Bulk RNA-Seq analysis :

I went to TCGA GDC and built a cohort of TCGA-SKCM of about 470 patients. Then under “Repositories”, I applied filters: Select “RNA-seq” under Experimental Strategy -> Select “Transcriptome Profiling” under Data Category and “Gene Expression Quantification” under Data Type. Then I got 473 files from 469 patients and all of them are *star_gene_counts.tsv type files. In each .tsv file, raw and normalised counts are mixed, i.e. row is a gene and the columns represent different measurement units as follows :

| Column Name | Description | Status |
| —————— | ——————————————————————– | ———- |
| unstranded | Raw read counts (recommended for most tools like DESeq2/EdgeR). | Raw |
| stranded_first | Raw counts for the 1st read strand. | Raw |
| stranded_second | Raw counts for the 2nd read strand. | Raw |
| tpm_unstranded | Transcripts Per Million. | Normalized |
| fpkm_unstranded | Fragments Per Kilobase Million. | Normalized |
| fpkm_uq_unstranded | FPKM Upper Quartile (stabilizes values for inter-sample comparison). | Normalized |

Unstranded ignores read orientation so we’ll use that. Further normalised metrics adjust for gene length and library size, but are not suitable for DESeq2 or EdgeR which prefer taking

Further we have 473 files from 469 patients which means some patients might have both a Primary Tumor and a Metastatic sample.

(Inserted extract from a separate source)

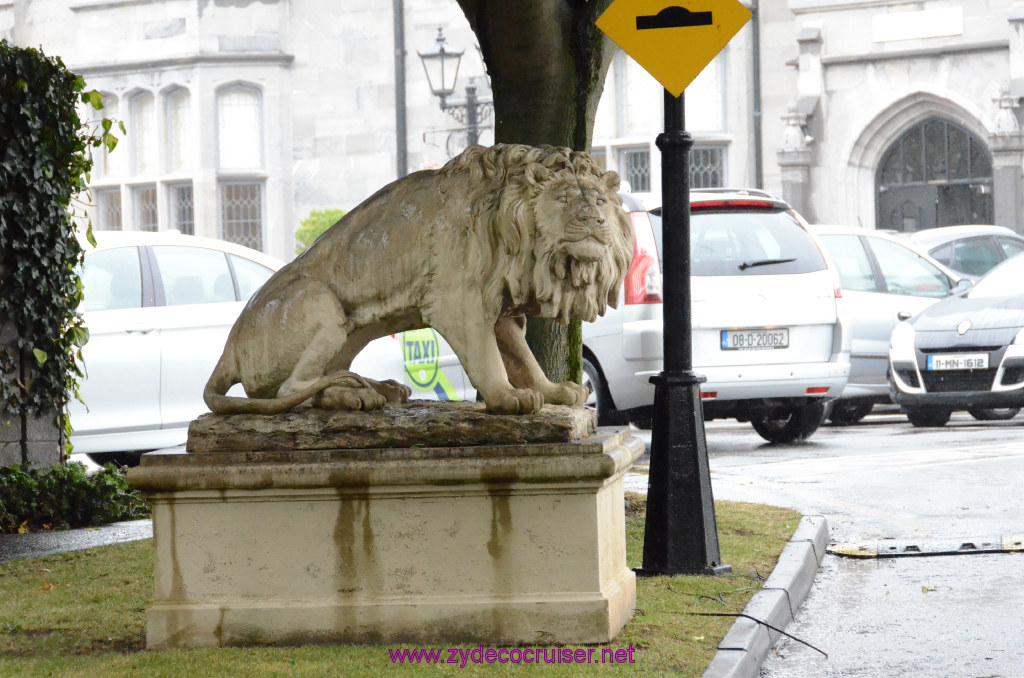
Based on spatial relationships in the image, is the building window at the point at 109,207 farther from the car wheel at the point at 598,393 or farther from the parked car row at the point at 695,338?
the car wheel at the point at 598,393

Bulk RNA-seq is standard for differential expression (comparing primary vs. metastatic) and survival analysis, which is the intended use of the TCGA-SKCM cohort.

Because it is bulk data, your results for a single gene (e.g., CD8A) reflect the combined signal from melanoma cells, infiltrating immune cells, and surrounding connective tissue.

Understanding the dataset

The TCGA-SKCM lacks the typical “tumor vs. normal” paradigm found in say many GEO studies.

If we look at the 14th and 15th characters of the TCGA barcode (e.g., TCGA-D3-A253-01A).

You can check that the majority of SKCM samples in TCGA are metastatic or primary tumors, leading to an absence of matching normal tissues within the dataset.

Downloading files

After applying the filters,

Step 1: Add to Cart and Download Metadata

Step 2: Download the Data (GDC Data Transfer Tool)

While you can download the cart as a .tar.gz file directly, it often fails for 400+ files. The professional way is to use the GDC Data Transfer Tool (Client).

Download the GDC Data Transfer Tool for your OS.

Open your terminal or command prompt.

Run the following command:

gdc-client download -m gdc_manifest.txt # Replace gdc_manifest.txt with the name of the manifest you downloaded.

This will create 473 separate folders on your hard drive, each containing one .tsv file.